Referring to FIG. 4, the apparatus 900 may include one or more of the following assemblies: a processing assembly 902, a memory 904, a power supply assembly 906, a multimedia assembly 908, an audio assembly 910, an input/output (I/O) interface 912, a sensor assembly 914, and a communication assembly 916.


The processing assembly 902 usually controls the whole operation of the apparatus 900, such as operations associated with displaying, a phone call, data communication, a camera operation, and a recording operation. The processing assembly 902 may include one or more processors 920 to execute instructions, to complete all or some steps of the foregoing method. In addition, the processing assembly 902 may include one or more modules, to facilitate an interaction between the processing assembly 902 and other assemblies. For example, the processing assembly 902 includes a multimedia module, to facilitate an interaction between the multimedia assembly 908 and the processing assembly 902.


Memory 904 is configured to store various types of data to support operations on the apparatus 900. Examples of the data include instructions, contact data, phonebook data, messages, pictures, videos, and the like of any application or method used to be operated on apparatus 900. The memory 904 can be implemented by any type of volatile or non-volatile storage devices or a combination thereof, such as a static random access memory (SRAM), an electrically erasable programmable read-only memory (EEPROM), an erasable programmable read-only memory (EPROM), a programmable read-only memory (PROM), a read-only memory (ROM), a magnetic memory, a flash memory, a magnetic disc, or an optical disc.


The power supply assembly 906 provides power to various assemblies of the apparatus 900. The power supply assembly 906 may include a power supply management system, one or more power supplies, and other assemblies associated with generating, managing and allocating power to the apparatus 900.

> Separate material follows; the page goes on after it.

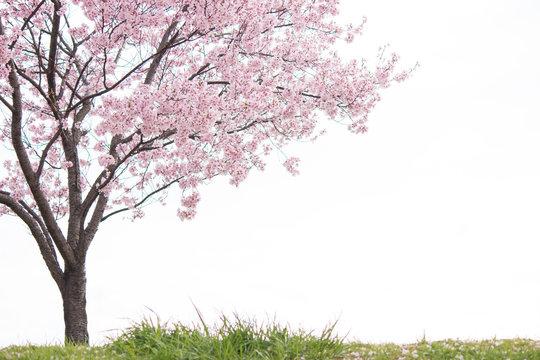 土手に咲く一本桜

The multimedia assembly 908 includes a screen providing an output interface between the apparatus 900 and a user. In some embodiments, the screen may include a liquid crystal display (LCD) and a touch panel (TP). If the screen includes a TP, the screen may be implemented as a touchscreen to receive an input signal from the user. The TP includes one or more touch sensors to sense touching, sliding, and gestures on the TP. The touch sensor may not only sense the boundary of touching or sliding operations, but also measure duration and pressure related to the touching or sliding operations. In some embodiments, the multimedia assembly 908 includes a front camera and/or a rear camera. When the apparatus 900 is in an operation mode, such as a shooting mode or a video mode, the front camera and/or the rear camera may receive external multimedia data. Each front camera and rear camera may be a fixed optical lens system or have a focal length and an optical zooming capability.

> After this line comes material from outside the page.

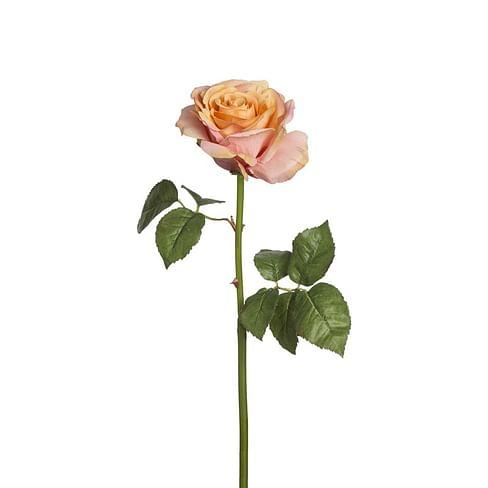 Роза Сара SIA Арт.011720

The audio assembly 910 is configured to output and/or input an audio signal. For example, the audio assembly 910 includes a microphone (MIC), and when the apparatus 900 is in an operation mode, such as a call mode, a recording mode, and a speech recognition mode, the MIC is configured to receive an external audio signal. The received audio signal may be further stored in memory 904 or sent through the communication assembly 916. In some embodiments, the audio assembly 910 further includes a loudspeaker, configured to output an audio signal.


The I/O interface 912 provides an interface between the processing assembly 902 and a peripheral interface module. The peripheral interface module may be a keyboard, a click wheel, buttons, etc. The buttons may include, but are not limited to a homepage button, a volume button, a start-up button, and a locking button.


The sensor assembly 914 includes one or more sensors, configured to provide state evaluation in each aspect to the apparatus 900. For example, sensor assembly 914 detects an opened/closed state of the apparatus 900, and relative positioning of the assembly. For example, the assembly is a display and a small keyboard of the apparatus 900. The sensor assembly 914 further detects the position change of the apparatus 900 or one assembly of the apparatus 900, the existence or nonexistence of contact between the user and the apparatus 900, the azimuth or acceleration/deceleration of the apparatus 900, and the temperature change of the apparatus 900. The sensor assembly 914 may include a proximity sensor, configured to detect the existence of nearby objects without any physical contact. The sensor assembly 914 may further include an optical sensor, such as a CMOS or CCD image sensor, which is used in an imaging application. In some embodiments, the sensor assembly 914 may further include an acceleration sensor, a gyroscope sensor, a magnetic sensor, a pressure sensor, or a temperature sensor.


The communication assembly 916 is configured to facilitate communication between the apparatus 900 and other devices in a wired or wireless manner. The apparatus 900 may access a wireless network on the basis of communication standards such as WiFi, 2G, or 3G, or a combination thereof. In one embodiment, the communication assembly 916 receives a broadcast signal or broadcast related information from an external broadcast management system via a broadcast channel. In one embodiment, the communication assembly 916 further includes a near-field communication (NFC) module, to promote short-range communication. For example, the NFC module is implemented on the basis of a radio frequency identification (RFID) technology, an infrared data association (IrDA) technology, an ultra-wideband (UWB) technology, a Bluetooth (BT) technology, and other technologies.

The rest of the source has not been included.